1924 Anayasası’yla tekçiliğin kurumsallaşmasından sonra, Kürdistan’da taş üstünde taş bırakılmazken, her şey Türkleştirilirken, Kürtlüğün utanç kaynağı gibi gösterildiği yıllarda, Önderlik bu köhnemiş düzeni altüst eden bir cemre gibi düşer halkın yüreğine. Çaldıran’da, Malazgirt’te, Çanakkale’de yapılan ittifakların ardından Kürtlerin yok sayıldığı bir düzen kurulur. Köy yakmalar, zorunlu iskanlar, faili meçhullerle Kürt halkı sindirilmeye çalışılır. istiklal mahkemeleri, devlet güvenlik mahkemeleri, özel yetkili mahkemeler Kürt kimliğini yargılamanın araçlarına dönüşür. Tek adam rejimi, yasamayı, yürütmeyi, yargıyı Kürt halkını teslim almanın mekanizmalarına çevirir. Ancak 4 Nisan, işte bu karanlığa karşı doğan bir ışık olur. Kürt halkı, Önderliğin doğuşuyla birlikte üzerindeki ölü toprağını atar. Zihinsel ve politik bir devrimle özgürlük bilincini kuşanır. Kürt, artık sadece kendi coğrafyasında değil, Ortadoğu’nun ve dünyanın siyaset sahnesinde belirleyici bir aktöre dönüşür. Tarih boyunca ezilen, hor görülen, inkâr edilen Kürt kimliği, artık direnişin ve özgürlüğün sembolü hâline gelir.

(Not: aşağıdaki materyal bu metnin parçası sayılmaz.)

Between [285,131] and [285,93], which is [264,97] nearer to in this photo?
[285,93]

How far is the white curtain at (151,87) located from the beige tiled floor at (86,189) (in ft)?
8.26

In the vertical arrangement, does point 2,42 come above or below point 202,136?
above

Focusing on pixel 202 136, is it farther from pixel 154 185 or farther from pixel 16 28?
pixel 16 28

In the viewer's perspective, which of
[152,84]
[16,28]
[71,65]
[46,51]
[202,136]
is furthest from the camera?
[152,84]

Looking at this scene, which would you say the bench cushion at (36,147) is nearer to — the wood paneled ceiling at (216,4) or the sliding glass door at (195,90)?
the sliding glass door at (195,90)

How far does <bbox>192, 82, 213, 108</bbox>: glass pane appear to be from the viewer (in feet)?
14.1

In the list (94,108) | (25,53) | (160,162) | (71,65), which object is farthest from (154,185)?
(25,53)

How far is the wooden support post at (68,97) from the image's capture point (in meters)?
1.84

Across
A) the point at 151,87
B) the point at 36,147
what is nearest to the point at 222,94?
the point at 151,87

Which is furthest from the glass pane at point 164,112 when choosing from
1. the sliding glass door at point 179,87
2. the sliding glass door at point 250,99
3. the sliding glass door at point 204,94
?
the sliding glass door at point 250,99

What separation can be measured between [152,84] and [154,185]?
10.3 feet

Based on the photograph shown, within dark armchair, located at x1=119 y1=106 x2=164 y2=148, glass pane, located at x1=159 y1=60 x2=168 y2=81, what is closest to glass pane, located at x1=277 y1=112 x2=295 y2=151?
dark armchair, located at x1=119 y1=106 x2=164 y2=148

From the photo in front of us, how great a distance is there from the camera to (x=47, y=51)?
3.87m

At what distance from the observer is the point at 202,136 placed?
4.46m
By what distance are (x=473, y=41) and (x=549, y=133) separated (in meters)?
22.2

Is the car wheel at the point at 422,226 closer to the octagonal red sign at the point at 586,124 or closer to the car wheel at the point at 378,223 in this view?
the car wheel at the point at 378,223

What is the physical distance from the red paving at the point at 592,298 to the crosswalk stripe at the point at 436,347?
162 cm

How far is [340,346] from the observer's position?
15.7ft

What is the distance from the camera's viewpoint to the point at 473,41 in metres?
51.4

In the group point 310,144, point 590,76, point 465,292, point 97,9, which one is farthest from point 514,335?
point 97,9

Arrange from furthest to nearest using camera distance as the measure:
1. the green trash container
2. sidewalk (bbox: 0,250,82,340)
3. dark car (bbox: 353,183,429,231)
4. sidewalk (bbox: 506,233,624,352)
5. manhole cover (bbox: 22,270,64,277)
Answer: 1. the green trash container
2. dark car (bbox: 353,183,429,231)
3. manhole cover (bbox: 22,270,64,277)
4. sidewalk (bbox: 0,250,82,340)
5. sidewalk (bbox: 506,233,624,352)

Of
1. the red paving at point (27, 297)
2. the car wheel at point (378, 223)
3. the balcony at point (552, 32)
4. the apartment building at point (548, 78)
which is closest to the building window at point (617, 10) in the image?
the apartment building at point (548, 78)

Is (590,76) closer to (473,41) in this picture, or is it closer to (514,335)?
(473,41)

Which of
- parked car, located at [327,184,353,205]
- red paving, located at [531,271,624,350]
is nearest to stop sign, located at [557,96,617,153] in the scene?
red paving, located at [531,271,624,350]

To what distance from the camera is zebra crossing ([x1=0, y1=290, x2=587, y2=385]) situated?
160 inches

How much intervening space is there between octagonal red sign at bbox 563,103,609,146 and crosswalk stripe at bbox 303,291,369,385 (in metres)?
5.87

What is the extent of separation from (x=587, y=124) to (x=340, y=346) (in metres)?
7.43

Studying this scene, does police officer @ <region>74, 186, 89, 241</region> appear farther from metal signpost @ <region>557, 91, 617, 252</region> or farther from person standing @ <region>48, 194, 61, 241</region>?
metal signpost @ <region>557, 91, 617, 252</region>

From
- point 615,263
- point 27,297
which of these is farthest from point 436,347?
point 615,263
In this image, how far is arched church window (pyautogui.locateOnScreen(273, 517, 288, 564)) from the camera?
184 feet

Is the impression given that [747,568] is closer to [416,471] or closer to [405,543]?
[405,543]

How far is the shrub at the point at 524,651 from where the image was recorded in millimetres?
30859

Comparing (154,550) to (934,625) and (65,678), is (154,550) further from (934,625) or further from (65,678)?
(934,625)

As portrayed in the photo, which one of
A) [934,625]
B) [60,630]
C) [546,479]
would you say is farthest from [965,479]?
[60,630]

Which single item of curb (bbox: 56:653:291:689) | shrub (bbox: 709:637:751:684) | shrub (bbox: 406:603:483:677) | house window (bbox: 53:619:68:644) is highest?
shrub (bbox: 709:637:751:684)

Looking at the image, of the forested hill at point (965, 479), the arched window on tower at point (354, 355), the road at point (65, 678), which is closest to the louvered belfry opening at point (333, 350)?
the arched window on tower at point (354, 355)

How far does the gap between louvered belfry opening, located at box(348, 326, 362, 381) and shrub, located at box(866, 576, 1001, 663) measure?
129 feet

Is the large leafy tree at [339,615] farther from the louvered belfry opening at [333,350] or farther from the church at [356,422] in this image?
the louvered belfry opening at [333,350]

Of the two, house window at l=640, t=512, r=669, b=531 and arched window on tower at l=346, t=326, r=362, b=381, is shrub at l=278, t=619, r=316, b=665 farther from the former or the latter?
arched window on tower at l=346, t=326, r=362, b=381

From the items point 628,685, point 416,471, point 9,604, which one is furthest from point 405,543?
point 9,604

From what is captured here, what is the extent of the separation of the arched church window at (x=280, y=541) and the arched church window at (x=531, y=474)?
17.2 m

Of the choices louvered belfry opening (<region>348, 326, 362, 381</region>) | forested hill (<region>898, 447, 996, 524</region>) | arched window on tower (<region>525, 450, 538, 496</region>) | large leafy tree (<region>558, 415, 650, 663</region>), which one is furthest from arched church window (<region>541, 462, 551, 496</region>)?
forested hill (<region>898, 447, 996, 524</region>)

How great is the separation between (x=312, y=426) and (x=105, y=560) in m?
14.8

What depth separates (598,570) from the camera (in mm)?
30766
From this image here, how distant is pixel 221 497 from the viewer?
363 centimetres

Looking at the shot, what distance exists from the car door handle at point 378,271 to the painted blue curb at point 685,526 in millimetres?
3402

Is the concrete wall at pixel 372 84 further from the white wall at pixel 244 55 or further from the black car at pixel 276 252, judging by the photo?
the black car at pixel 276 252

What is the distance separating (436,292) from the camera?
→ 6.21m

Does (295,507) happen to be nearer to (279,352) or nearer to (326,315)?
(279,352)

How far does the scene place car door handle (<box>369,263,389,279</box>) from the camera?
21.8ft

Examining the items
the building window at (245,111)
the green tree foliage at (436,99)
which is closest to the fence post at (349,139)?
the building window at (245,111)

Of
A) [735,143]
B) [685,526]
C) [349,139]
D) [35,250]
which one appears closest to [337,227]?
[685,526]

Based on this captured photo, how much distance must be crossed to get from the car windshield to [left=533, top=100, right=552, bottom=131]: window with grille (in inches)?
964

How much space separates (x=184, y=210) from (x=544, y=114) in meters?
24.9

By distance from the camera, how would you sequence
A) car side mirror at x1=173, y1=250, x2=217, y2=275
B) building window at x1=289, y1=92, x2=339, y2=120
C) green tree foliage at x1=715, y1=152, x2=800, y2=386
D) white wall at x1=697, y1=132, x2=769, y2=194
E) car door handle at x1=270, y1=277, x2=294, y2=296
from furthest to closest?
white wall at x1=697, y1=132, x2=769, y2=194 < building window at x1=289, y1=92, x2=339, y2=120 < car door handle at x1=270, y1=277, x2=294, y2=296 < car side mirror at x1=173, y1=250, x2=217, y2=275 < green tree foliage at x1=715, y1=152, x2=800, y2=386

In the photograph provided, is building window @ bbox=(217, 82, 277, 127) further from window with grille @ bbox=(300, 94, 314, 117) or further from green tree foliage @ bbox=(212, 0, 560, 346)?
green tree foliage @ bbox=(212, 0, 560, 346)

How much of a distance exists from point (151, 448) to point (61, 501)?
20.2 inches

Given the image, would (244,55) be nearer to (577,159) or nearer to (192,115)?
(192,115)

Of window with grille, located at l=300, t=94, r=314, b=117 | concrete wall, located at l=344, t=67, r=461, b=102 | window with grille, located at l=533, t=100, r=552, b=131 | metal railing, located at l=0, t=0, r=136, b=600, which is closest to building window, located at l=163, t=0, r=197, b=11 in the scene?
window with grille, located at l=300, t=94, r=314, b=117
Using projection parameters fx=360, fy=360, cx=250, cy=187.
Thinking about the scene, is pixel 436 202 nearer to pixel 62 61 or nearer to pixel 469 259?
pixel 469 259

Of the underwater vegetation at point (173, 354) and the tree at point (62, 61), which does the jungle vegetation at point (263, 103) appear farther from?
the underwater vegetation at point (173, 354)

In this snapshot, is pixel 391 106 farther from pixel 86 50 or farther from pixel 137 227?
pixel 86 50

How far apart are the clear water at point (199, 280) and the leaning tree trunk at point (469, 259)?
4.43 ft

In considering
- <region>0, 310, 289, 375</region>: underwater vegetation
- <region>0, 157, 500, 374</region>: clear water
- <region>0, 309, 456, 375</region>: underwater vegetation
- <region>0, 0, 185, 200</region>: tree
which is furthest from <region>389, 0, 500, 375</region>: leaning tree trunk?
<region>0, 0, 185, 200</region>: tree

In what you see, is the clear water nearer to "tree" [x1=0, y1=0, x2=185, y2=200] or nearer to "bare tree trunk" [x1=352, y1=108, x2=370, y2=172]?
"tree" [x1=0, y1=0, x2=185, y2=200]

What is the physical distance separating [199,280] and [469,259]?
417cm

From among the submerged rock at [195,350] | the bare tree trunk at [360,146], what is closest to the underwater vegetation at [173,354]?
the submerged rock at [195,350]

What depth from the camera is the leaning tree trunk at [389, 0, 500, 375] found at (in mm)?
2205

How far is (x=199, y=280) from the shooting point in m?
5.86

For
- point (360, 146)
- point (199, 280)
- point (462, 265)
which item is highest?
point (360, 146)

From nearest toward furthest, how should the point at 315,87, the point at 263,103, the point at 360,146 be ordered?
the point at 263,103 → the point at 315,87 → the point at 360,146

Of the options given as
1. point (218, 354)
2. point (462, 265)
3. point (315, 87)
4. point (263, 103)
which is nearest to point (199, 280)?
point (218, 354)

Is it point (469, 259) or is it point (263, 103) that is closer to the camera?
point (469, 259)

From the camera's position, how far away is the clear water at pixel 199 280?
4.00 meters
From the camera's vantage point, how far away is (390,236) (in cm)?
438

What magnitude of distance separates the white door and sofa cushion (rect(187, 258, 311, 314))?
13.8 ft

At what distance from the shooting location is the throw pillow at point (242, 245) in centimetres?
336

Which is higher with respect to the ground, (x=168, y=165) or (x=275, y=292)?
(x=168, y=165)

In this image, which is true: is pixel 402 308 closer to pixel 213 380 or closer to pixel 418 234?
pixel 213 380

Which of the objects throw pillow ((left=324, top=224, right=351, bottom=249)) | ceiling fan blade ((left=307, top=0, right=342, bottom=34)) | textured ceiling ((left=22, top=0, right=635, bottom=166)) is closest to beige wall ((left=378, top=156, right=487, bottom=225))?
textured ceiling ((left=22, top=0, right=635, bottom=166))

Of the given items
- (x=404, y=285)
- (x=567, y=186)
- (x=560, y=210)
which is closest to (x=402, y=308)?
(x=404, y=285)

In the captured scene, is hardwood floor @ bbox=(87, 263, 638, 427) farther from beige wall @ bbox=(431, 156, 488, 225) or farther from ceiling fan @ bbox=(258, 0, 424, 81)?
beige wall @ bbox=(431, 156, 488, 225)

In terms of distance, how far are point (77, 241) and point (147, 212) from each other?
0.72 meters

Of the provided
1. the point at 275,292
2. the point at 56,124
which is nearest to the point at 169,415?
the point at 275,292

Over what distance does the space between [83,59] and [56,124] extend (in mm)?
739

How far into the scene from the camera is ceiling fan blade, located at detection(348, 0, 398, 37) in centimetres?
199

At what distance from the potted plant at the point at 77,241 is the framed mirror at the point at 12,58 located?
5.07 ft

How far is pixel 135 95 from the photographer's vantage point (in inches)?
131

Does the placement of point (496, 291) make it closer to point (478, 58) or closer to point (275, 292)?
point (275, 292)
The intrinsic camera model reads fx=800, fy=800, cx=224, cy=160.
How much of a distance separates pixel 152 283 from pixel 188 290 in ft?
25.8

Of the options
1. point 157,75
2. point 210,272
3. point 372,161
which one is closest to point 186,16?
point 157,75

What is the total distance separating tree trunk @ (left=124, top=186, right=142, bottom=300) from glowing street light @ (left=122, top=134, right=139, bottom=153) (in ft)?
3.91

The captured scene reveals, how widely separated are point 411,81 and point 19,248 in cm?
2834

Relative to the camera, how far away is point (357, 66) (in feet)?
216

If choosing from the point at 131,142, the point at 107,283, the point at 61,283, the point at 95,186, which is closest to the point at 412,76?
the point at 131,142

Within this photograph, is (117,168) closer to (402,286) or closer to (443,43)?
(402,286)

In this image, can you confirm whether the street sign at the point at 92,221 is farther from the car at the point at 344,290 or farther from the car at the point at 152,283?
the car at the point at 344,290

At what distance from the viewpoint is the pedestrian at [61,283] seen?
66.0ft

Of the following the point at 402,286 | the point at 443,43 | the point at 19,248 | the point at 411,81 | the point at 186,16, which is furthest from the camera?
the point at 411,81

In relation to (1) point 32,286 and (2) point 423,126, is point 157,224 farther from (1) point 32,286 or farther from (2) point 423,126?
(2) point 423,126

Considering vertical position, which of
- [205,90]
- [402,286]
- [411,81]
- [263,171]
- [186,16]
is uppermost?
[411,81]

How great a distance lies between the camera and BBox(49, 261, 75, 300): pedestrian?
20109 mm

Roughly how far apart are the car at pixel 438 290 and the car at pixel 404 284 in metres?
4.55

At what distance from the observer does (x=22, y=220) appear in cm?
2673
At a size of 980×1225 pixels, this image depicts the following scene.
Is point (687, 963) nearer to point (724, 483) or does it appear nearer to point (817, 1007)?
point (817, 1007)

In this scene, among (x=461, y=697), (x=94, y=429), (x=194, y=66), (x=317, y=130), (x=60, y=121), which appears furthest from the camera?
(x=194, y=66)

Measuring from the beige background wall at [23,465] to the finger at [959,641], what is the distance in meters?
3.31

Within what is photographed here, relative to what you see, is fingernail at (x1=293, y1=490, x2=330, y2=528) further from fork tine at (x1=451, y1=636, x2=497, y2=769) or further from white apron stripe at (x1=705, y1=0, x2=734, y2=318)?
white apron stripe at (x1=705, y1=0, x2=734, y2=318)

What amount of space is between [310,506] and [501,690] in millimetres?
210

4 Nisan, bir kişinin doğumu değil, bir halkın yeniden doğuşudur. Bir ulusun küllerinden doğarak, kaderini kendi ellerine alma iradesidir. Her baskının, her zulmün karşısında daha da büyüyen, zamanın ötesine taşan bir hakikattir. Önderlik, yalnızca bir şahsiyet değil, halkların vicdanında yankılanan sonsuz bir özgürlük çağrısıdır. İşte bu yüzden, 4 Nisan Kürt halkının var oluş mücadelesinin en güçlü simgesidir. Çünkü Önderlik, doğduğu gün değil, halkının bilincinde her an yeniden doğan bir hakikattir. "Soykırımın küllerinden doğan bir halk, onu var eden önderin bilinciyle yeniden şekillenir. Önder, zamanın ve zulmün ötesinde, halkının ruhunda yankılanan ezeli bir hakikattir."